**Texto extraído**
* * * *
27/04/2024
08:10 AM

¿Quién controla al Gobierno?

Juan Ramón Martínez

En la medida en que el Gobierno se ha ido tornando grande y dominador se aleja de la posibilidad de que los ciudadanos lo controlen. Esto no es de ahora y, mucho menos, solo de Honduras. Por supuesto, poco a poco, a golpe de exageraciones, errores e irrespetos, el Gobierno se ha ido volviendo “odioso”, malquerido. Y dentro del esquema populista se torna, en frase feliz de Octavio Paz, en el “ogro filantrópico”, que da cosas, le toca amorosamente la cabeza a los ciudadanos, pero no disimula su superioridad, al grado que no rinde cuentas. Y cuando se intenta que lo haga, él mismo emite leyes secretas que impiden que la población pueda saber qué es lo que hacen los gobernantes.

En las confesiones del expresidente Antonio Saca, en el juicio que se le sigue por robo, se puede notar cómo algunos gobernantes buscan casi siempre el poder no para servir al público o para trascender en la historia como probos y diligentes, sino que para enriquecerse.

Los fundadores de los Estados Unidos, dentro de la concepción liberal, siempre anticiparon que el Gobierno podría llegar a ser muy fuerte y poderoso. Para evitarlo desarrollaron un concepto de Poder Ejecutivo pequeño, controlado por el Congreso–Senado (territorios) y Cámara de Representantes (ciudadanos)– y consagraron, en la posesión de armas por los ciudadanos, la garantía de que el pueblo podía defenderse de la arbitrariedad gubernamental. Nosotros tenemos un Ejecutivo que le ha quitado todas las competencias al Congreso Nacional. La última, la aprobación del presupuesto, en la medida en que Finanzas le limita esta capacidad.

Además, en la medida en que el poder se ha centralizado en forma abusiva se divide en pequeñas islas autoritarias, compitiendo unas con otras, tornándolo torpe, ineficiente pero abusivo. Sin embargo, por arrogancia disimula su superioridad, incluso en cosas pequeñas, como las referidas a atender al público, que es el que paga sus sueldos.
* * * *
**Completa lo siguiente**
[A] Según el texto sobre quién controla al Gobierno, ¿qué consagraron los fundadores de los Estados Unidos como garantía de que el pueblo podía defenderse de la arbitrariedad gubernamental?
[B] Retoma el texto sobre quién controla al Gobierno y escribe su continuación a partir de la última oración.
Las líneas que vienen a continuación proceden de otra fuente.

(Registros del conjunto de datos)
* * * *
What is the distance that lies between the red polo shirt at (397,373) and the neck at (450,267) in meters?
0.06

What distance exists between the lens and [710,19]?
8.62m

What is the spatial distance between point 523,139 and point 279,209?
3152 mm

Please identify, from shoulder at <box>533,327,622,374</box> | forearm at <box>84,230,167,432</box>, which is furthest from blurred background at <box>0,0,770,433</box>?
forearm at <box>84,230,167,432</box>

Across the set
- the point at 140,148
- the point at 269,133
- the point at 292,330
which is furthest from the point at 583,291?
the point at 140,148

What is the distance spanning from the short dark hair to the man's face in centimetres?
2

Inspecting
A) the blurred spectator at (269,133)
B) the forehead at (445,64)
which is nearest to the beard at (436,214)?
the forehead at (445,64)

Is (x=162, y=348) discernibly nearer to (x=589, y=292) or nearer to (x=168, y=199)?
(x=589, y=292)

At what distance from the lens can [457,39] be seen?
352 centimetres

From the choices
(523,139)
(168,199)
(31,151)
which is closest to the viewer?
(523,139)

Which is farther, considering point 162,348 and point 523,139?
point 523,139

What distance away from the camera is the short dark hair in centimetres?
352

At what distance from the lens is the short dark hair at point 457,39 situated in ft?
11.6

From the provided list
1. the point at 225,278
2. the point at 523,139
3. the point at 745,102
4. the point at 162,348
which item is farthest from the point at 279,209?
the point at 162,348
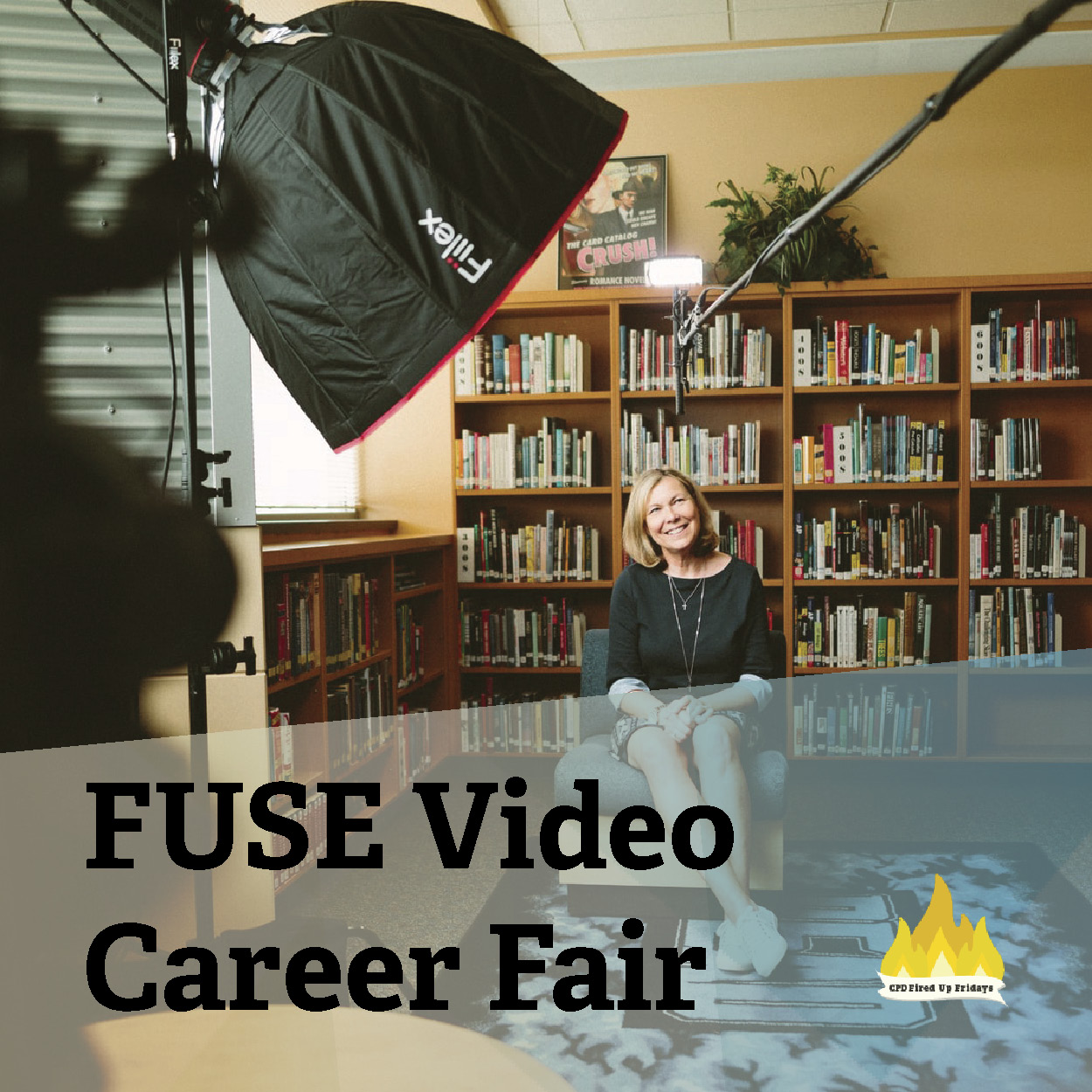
* * * *
**Respuestas del ejercicio**
[A] La posesión de armas por los ciudadanos.

[B]
Un pepenador de basura de Tegucigalpa nunca me creyó que el alcalde municipal le podría llamar al teléfono para que le presentara sus solicitudes. Cuando Tito Asfura le llamó al teléfono me contó que le parecía increíble.

Nery Cerrato, exalcalde de Teupasenti y viceministro de Descentralización, no entiende de esto. Aunque fue alcalde y universitario no se ha dado cuenta de que los municipios han perdido competencias, las que solo devuelve el poder central cuando ya no puede con ellas, como es el caso del agua y los bosques.

Es notorio también en la Policía y la Fiscalía General. Aquí son muy visibles dos debilidades adicionales: la falta de control ciudadano, efectivo y real y la ausencia de vigilancia interna que valore sus resultados.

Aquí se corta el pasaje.